Dios sea loado por el hecho de que en Cristo ya estamos liberados de aquel poder y, estando muertos con Él, ya no estamos más bajo la ley. Podemos decir con el apóstol Pedro: “Baste ya el tiempo pasado para haber hecho lo que agrada a los gentiles” (es decir a los paganos, a los que no sirven a Dios). Lo que deseamos, para el tiempo que aún debamos estar en la carne, es vivir para hacer la voluntad de Dios (ver 1 Pedro 4:1-3).
No puede ser de otro modo cuando actúa la vida divina.

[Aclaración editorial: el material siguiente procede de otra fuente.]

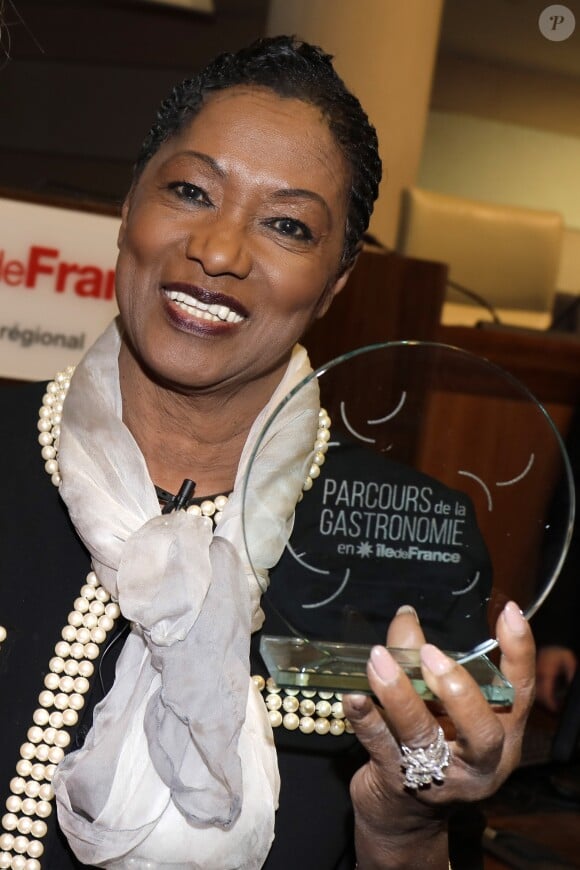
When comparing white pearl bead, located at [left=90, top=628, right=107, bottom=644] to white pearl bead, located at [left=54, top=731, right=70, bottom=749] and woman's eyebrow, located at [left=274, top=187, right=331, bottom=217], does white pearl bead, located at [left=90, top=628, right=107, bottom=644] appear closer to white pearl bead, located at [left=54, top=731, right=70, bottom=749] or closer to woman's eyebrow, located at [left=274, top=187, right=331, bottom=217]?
white pearl bead, located at [left=54, top=731, right=70, bottom=749]

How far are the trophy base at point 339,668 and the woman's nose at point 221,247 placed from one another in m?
0.30

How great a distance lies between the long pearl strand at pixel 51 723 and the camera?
38.9 inches

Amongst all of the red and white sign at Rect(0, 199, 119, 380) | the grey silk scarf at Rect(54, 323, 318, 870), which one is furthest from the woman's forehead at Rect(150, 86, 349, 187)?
the red and white sign at Rect(0, 199, 119, 380)

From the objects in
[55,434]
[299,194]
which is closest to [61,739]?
[55,434]

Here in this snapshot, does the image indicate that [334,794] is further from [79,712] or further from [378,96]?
[378,96]

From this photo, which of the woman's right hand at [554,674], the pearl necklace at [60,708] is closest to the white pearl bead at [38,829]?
the pearl necklace at [60,708]

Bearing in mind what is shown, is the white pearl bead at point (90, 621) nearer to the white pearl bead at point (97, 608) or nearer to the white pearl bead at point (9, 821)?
the white pearl bead at point (97, 608)

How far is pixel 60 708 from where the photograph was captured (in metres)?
1.01

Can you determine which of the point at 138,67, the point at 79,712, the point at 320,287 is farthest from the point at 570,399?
the point at 79,712

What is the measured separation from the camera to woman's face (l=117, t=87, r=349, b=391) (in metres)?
0.98

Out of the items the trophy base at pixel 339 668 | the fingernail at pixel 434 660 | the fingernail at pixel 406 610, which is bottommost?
the trophy base at pixel 339 668

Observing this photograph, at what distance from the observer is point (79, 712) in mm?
1021

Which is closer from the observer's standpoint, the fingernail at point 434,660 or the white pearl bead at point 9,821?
the fingernail at point 434,660

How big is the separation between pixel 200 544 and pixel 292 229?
0.27 m
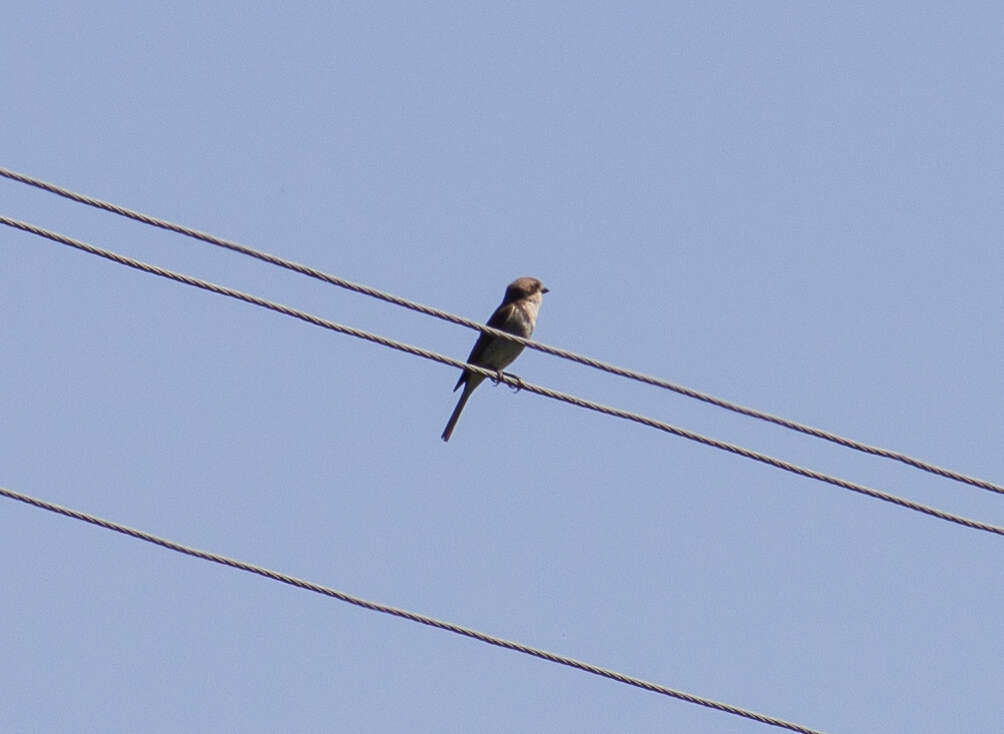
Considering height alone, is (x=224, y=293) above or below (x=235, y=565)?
above

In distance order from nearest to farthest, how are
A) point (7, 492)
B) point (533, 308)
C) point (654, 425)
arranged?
point (7, 492) < point (654, 425) < point (533, 308)

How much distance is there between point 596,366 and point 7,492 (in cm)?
259

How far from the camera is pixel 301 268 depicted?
7.76 meters

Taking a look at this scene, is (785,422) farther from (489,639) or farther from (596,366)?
(489,639)

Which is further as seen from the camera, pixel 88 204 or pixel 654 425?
pixel 654 425

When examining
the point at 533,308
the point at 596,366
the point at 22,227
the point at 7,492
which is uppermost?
the point at 533,308

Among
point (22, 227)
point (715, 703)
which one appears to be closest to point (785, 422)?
point (715, 703)

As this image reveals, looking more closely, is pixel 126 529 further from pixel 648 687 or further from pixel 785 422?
pixel 785 422

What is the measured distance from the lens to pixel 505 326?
1404 cm

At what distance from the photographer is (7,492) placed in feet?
24.6

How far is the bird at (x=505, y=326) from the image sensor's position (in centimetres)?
1366

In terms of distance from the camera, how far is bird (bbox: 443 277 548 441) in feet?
44.8

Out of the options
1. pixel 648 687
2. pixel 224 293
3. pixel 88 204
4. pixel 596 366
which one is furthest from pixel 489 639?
pixel 88 204

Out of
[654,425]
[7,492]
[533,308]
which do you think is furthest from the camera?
[533,308]
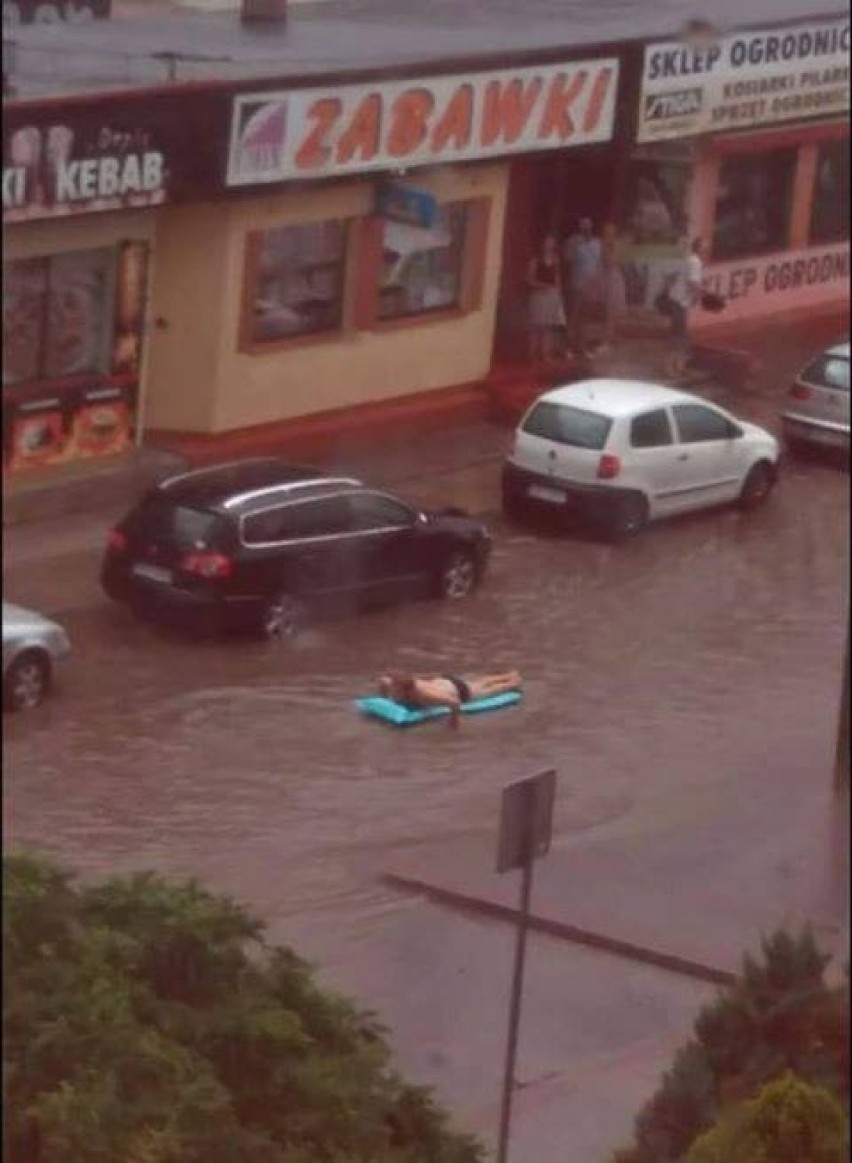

La necesidad de la nueva naturaleza, su ardiente deseo, es servir a la ley de Dios, cumplir su voluntad. ¡Y qué bello es eso! Es esa actitud la que el creyente reconoce y puede reconocer como su verdadero yo. “Así que, yo mismo con la mente sirvo a la ley de Dios”. Por cierto que el combate no termina; siempre tendrá vigencia el hecho de que “el deseo de la carne es contra el Espíritu, y el del Espíritu es contra la carne; y estos se oponen entre sí”, pero, si andamos por el Espíritu, podremos hacer la experiencia de que no cumplimos el deseo de la carne.
En lugar de cumplir las tristes obras de la carne, produciremos el precioso fruto del Espíritu para gloria de Dios.
“Si sois guiados por el Espíritu, no estáis bajo la ley”, es decir, en el triste estado descrito en Romanos 7, y “los que son de Cristo han crucificado la carne con sus pasiones y deseos” (ver Gálatas 5:16-25).
Sin embargo, en el último versículo del capítulo que analizamos no se trata del poder que desde entonces hace que el creyente sea capaz de servir, con su mente, a la ley de Dios, sino que solo nos hace conocer cómo el alma es liberada del estado en que se encontraba y nos describe el terreno enteramente nuevo sobre el cual la ha colocado la gracia, como así también el carácter y el espíritu de la nueva naturaleza.
Para terminar, brevemente recapitularemos una vez más las verdades que hemos aprendido en este interesante capítulo 7:
1. La liberación del yugo de la ley mediante la muerte (v. 1-6).
2. El conocimiento del pecado por medio de la ley (v. 7-13).
3. El estado y las experiencias que un alma renovada, pero aún no liberada, hace bajo la ley antes de llegar a la liberación (v. 14-25). En relación con esta tercera verdad, también hemos aprendido tres cosas importantes:
– Que en nuestra carne no mora el bien.
– Que debemos hacer una distinción entre nosotros mismos (que deseamos el bien) y el pecado que mora en nosotros.
– Que, mientras no captamos por la fe la liberación en Cristo, en nosotros no hay fuerza para superar al pecado en la carne, y que más bien siempre somos vencidos por el pecado.
Podemos también agregar como cuarta verdad, la cual en el fondo ya está contenida en la última de las presentadas, que nosotros no podríamos liberarnos por nosotros mismos de ese miserable estado, sino que otra Persona debió liberarnos.